Available token types are:
- form
- lemma
- parse
- morph_lemma (a tuple of
(parse, lemma)
) - all (a tuple of
(form, lemma, parse)
)
The parse codes can be fround here https://hb.openscriptures.org/parsing/HebrewMorphologyCodes.html
Because the sof pasuq, and maqqef are treated as individual tokens, the pprint_text
function takes a list tokens and returns a string with appropriate spacing for the maqqef and sof pasuq.
Finally, HEBLEX
is a class containing three data mappings encapuslated in three functions.
lemma_to_gloss
takes Hebrew lemma and returns a gloss.strongs_to_gloss
takes a Strongs number and returns a gloss.strongs_to_lemma
takes a Strongs number and returns a Hebrew lemma.

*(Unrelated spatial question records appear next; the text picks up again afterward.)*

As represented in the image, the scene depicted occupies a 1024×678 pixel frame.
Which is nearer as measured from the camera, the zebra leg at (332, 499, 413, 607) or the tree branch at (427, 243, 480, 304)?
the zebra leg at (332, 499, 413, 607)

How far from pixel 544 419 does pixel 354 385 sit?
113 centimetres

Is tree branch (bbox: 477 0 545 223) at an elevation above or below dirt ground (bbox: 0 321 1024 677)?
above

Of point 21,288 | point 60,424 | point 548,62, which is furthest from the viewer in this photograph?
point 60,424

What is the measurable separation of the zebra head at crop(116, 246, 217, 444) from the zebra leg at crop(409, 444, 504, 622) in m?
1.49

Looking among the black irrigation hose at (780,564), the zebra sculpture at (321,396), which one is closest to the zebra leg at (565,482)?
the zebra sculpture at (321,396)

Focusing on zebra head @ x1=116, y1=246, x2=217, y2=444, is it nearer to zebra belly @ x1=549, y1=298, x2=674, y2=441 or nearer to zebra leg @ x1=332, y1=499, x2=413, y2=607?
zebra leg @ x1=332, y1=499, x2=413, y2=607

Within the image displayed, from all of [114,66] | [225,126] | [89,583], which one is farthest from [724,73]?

Thus all of the following statements would be true.
LEXDATA = HEBLEX()
assert LEXDATA.lemma_to_gloss('אָב') == 'father'
assert LEXDATA.strongs_to_gloss('1') == 'father'
assert LEXDATA.strongs_to_lemma('1') == 'אָב'
assert LEXDATA.lemma_to_gloss(LEXDATA.strongs_to_lemma('1')) == 'אָב'
The source xml files are taken from the Open Scriptures Hebrew Bible Project's Open Scriptures Hebrew Bible (OSHB) and the WLC text that it is based upon is in the Public Domain per the OSHB repository.
The Lexical data is taken from the Open Scriptures Hebrew Bible Project's The OSHB Hebrew Lexicon which is released under a Creative Commons Attribution 4.0 International. I have modified it to include entries for the Hebrew punctuation and paragraph makers. The text of Brown Driver, Briggs Hebrew Lexicon and Strong's Hebrew Dictionary are in the Public Domain per the OSHB Hebrew Lexicon repository.
This work is released unthe the same Creative Commons Attribution 4.0 International license as its Open Scriptures Hebrew Bible sources.